What you need to do »
a: Reproduce, word for word, the part of the forum thread on the D-Link wireless PCI adapter that opens with the words containing "d-link airplus g dwl-g510 wireless pci adapter(rev.c)" and closes with "(Jan 15, 2010)".
b: In the forum thread on the D-Link wireless PCI adapter, what date is given for the last driver issued?

# d-link airplus g dwl-g510 wireless pci adapter



## LogHead (Oct 23, 2015)

d-link airplus g dwl-g510 wireless pci adapter(rev.c) FOR windows 10 offline installer or driver as I can not find anywhere on internet just wondering if anybody could HELP plz


----------



## Macboatmaster (Jan 15, 2010)

You have no chance of finding drivers - provided by DLink for that
The last driver issued was as shown below
S0038 drivers v5.20 revision
09/09/2009
The product is phased out and was originally windows 98 time period
http://www.dlink.com/uk/en/support/product/dwl-g510-54mbps-wireless-g-lan-pci-card?revision=deu_revc

The ONLY chance you have is either that windows 10 will install a generic driver OR I think the device uses the Ralink 2500 chip
http://ralink.rapla.net/

In which case you will just have to browse to try and find a driver for the RT2500 chipset
I have looked for you and cannot find one for later than 7
Is it 64 bit

Luckily of course these days a usb wireless adapter - compatible for 10 is so cheap that the effort to find the one for your PCI card is hardly worth while

It MAYBE worthwhile trying see screenshot
Control Panel
device manager
right click
update driver
browse my computer
let me pick from a list
uncheck - show compatible hardware
try the offered Ralink - starting with any offering for the 2500


----------

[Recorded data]
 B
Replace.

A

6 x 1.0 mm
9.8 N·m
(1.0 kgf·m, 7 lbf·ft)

==

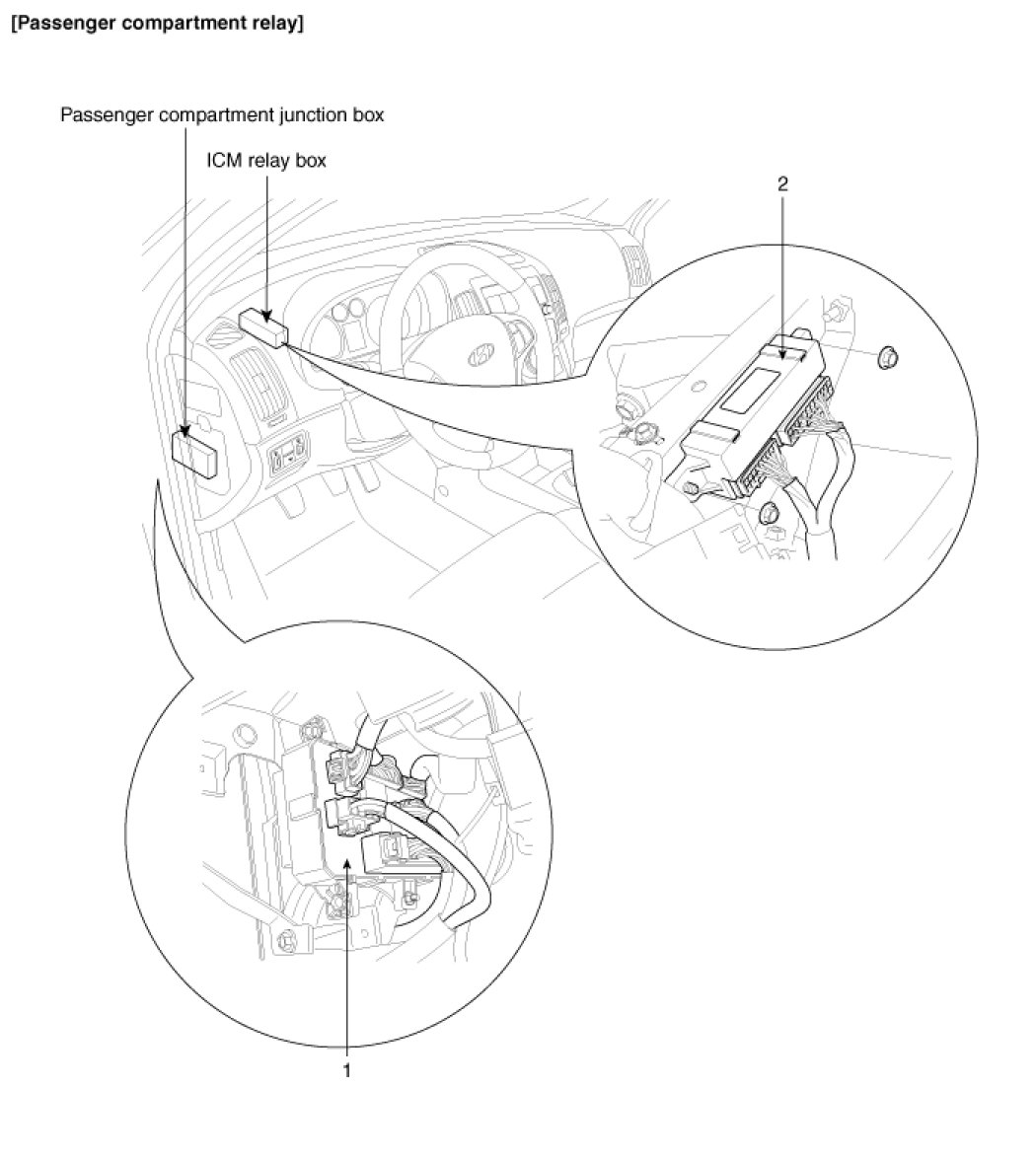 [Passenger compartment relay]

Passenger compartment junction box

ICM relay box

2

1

Replies »
a:
d-link airplus g dwl-g510 wireless pci adapter(rev.c) FOR windows 10 offline installer or driver as I can not find anywhere on internet just wondering if anybody could HELP plz


----------



## Macboatmaster (Jan 15, 2010)

b: 09/09/2009